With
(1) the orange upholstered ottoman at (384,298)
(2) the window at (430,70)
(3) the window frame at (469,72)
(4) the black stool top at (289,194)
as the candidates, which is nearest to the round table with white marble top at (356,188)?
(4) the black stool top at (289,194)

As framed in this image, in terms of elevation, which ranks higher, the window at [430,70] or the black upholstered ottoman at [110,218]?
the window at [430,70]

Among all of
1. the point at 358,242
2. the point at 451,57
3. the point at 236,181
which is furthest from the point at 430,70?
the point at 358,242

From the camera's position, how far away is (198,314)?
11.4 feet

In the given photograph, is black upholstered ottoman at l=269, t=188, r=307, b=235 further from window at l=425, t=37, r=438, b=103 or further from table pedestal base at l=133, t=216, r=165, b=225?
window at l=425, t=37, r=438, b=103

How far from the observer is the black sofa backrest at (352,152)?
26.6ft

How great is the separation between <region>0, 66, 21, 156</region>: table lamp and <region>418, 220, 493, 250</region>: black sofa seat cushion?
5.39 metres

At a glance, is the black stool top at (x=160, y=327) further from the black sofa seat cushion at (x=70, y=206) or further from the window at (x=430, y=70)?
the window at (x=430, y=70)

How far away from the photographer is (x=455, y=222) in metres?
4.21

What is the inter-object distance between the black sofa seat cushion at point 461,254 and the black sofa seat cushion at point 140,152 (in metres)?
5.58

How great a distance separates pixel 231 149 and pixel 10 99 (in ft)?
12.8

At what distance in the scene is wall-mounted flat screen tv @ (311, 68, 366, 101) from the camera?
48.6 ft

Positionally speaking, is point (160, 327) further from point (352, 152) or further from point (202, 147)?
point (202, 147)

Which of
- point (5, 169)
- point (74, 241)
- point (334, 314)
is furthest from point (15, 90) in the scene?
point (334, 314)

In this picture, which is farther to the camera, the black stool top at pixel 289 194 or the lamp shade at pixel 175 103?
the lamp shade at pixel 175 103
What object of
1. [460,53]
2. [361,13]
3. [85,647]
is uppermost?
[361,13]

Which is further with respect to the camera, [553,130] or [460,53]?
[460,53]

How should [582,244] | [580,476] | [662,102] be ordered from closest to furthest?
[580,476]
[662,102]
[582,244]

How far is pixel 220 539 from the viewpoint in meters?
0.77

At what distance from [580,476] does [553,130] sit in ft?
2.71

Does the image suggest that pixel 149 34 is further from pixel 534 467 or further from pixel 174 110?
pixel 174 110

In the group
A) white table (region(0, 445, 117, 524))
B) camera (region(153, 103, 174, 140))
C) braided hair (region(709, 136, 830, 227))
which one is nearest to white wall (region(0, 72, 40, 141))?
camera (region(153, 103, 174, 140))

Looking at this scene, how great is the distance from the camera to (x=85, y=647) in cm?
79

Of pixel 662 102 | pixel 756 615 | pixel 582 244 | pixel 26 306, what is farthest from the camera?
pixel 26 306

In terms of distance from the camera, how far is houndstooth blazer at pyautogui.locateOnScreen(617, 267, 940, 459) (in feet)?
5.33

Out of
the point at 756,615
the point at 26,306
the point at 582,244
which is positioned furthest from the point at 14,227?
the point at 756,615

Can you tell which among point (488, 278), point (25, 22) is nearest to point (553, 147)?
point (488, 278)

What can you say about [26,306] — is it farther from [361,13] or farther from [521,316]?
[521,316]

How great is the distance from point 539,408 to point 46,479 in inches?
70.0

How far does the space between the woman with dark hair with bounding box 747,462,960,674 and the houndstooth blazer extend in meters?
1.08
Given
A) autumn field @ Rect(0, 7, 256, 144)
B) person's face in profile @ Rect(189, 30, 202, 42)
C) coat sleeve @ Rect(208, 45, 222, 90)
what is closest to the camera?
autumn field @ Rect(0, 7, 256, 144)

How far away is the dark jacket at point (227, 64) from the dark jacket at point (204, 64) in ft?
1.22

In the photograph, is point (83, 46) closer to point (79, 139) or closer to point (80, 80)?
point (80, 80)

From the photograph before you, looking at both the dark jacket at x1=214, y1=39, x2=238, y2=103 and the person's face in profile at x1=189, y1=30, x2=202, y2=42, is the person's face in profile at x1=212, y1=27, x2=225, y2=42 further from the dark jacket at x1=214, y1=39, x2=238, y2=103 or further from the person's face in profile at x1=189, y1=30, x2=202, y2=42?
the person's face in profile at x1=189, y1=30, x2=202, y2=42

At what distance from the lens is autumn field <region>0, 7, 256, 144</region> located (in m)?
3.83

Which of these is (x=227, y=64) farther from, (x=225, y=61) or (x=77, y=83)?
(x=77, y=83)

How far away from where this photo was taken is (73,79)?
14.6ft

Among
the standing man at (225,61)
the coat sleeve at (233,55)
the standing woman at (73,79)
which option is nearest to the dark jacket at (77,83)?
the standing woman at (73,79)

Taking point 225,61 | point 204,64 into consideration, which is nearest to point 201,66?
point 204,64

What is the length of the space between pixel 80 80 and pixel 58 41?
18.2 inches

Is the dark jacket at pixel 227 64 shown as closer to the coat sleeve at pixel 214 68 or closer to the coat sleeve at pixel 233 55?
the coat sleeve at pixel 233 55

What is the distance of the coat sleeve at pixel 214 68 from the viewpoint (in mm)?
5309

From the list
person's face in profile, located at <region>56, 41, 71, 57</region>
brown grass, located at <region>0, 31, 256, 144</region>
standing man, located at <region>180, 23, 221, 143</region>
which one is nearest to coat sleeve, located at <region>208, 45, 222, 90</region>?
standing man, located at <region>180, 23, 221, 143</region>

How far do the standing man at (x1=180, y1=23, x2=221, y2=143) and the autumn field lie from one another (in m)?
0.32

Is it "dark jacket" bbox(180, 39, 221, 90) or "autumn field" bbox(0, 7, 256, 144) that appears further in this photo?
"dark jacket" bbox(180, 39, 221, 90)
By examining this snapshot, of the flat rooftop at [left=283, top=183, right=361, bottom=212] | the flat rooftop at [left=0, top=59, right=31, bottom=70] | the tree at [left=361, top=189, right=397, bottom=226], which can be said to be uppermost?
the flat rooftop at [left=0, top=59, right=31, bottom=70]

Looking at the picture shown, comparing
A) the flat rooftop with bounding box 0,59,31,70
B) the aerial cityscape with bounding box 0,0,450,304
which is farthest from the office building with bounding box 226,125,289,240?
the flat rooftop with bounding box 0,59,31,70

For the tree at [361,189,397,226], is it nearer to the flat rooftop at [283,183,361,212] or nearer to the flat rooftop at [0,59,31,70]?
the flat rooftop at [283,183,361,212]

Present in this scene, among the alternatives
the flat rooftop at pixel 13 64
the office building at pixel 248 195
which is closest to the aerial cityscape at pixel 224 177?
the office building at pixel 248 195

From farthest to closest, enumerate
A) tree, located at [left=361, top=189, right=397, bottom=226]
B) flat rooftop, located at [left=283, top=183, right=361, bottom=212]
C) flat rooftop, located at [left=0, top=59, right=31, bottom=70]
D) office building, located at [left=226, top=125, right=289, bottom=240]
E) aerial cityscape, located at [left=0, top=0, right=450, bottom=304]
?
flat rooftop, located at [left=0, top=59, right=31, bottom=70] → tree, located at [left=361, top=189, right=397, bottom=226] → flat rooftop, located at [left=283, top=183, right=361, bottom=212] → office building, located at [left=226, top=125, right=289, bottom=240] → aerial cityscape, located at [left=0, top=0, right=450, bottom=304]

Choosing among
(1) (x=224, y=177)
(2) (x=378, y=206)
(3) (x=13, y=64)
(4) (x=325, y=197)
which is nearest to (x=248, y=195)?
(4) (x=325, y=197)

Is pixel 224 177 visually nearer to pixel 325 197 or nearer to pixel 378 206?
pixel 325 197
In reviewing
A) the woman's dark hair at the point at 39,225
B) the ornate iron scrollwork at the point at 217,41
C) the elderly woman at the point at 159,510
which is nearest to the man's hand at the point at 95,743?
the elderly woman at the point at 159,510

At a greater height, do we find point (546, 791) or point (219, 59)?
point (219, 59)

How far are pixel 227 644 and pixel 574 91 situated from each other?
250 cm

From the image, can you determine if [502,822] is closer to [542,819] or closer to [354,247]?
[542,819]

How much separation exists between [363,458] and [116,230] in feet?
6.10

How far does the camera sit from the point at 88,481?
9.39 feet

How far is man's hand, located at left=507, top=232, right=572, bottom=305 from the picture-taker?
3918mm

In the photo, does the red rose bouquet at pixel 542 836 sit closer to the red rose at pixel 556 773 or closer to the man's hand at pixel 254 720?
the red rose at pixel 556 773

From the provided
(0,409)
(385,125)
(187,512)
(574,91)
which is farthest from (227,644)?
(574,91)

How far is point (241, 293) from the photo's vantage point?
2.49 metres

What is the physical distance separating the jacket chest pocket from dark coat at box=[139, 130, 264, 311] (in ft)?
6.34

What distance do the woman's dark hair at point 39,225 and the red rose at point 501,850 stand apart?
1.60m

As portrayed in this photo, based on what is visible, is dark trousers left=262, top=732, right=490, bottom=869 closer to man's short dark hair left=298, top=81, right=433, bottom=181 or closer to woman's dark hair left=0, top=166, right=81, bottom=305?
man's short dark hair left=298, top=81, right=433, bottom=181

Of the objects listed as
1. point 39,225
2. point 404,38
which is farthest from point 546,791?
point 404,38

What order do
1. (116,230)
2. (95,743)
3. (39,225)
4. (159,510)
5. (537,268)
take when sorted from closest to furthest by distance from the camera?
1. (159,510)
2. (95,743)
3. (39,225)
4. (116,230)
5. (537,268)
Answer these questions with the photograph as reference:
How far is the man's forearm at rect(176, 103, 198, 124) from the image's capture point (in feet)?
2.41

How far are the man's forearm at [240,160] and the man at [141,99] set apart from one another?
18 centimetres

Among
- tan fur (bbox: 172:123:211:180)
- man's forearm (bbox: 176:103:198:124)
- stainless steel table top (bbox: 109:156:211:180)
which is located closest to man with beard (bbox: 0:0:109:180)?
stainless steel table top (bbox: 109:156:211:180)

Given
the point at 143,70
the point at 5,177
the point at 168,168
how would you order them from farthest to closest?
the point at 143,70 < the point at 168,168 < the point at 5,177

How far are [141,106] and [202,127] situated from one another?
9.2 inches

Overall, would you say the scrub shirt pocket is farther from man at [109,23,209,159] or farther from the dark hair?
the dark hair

------------------------------------

→ **YOUR INSTRUCTIONS**: Each line from the one containing "How far is point" to the end of the records should be echoed exactly, and no other line.

→ **TASK SOLUTION**:
How far is point (241, 293) from the photo's vantage point?
2.49 metres

What is the physical distance separating the jacket chest pocket from dark coat at box=[139, 130, 264, 311] (in ft)?
6.34

What distance do the woman's dark hair at point 39,225 and the red rose at point 501,850 stand apart?
1.60m

As portrayed in this photo, based on what is visible, is dark trousers left=262, top=732, right=490, bottom=869 closer to man's short dark hair left=298, top=81, right=433, bottom=181 or closer to woman's dark hair left=0, top=166, right=81, bottom=305?
man's short dark hair left=298, top=81, right=433, bottom=181

Of the objects listed as
1. point 39,225
2. point 404,38
which is farthest from point 546,791?
point 404,38

What order do
1. (116,230)
2. (95,743)
3. (39,225)
4. (159,510)
5. (537,268)
take when sorted from closest to furthest by distance from the camera?
1. (159,510)
2. (95,743)
3. (39,225)
4. (116,230)
5. (537,268)
Answer these questions with the photograph as reference:
How far is the man's forearm at rect(176, 103, 198, 124) from the image's capture point (in feet)?
2.41

How far are the man's forearm at [240,160] and the man at [141,99] set apart from one another?
18 centimetres

Among
- tan fur (bbox: 172:123:211:180)
- man's forearm (bbox: 176:103:198:124)
- stainless steel table top (bbox: 109:156:211:180)
which is located closest to man with beard (bbox: 0:0:109:180)?
stainless steel table top (bbox: 109:156:211:180)

Given
the point at 143,70
the point at 5,177
the point at 168,168
how would you order them from farthest to closest?
the point at 143,70 < the point at 168,168 < the point at 5,177

How far are [141,106] and [202,127] situated from one another?
9.2 inches

Overall, would you say the scrub shirt pocket is farther from man at [109,23,209,159] or farther from the dark hair?
the dark hair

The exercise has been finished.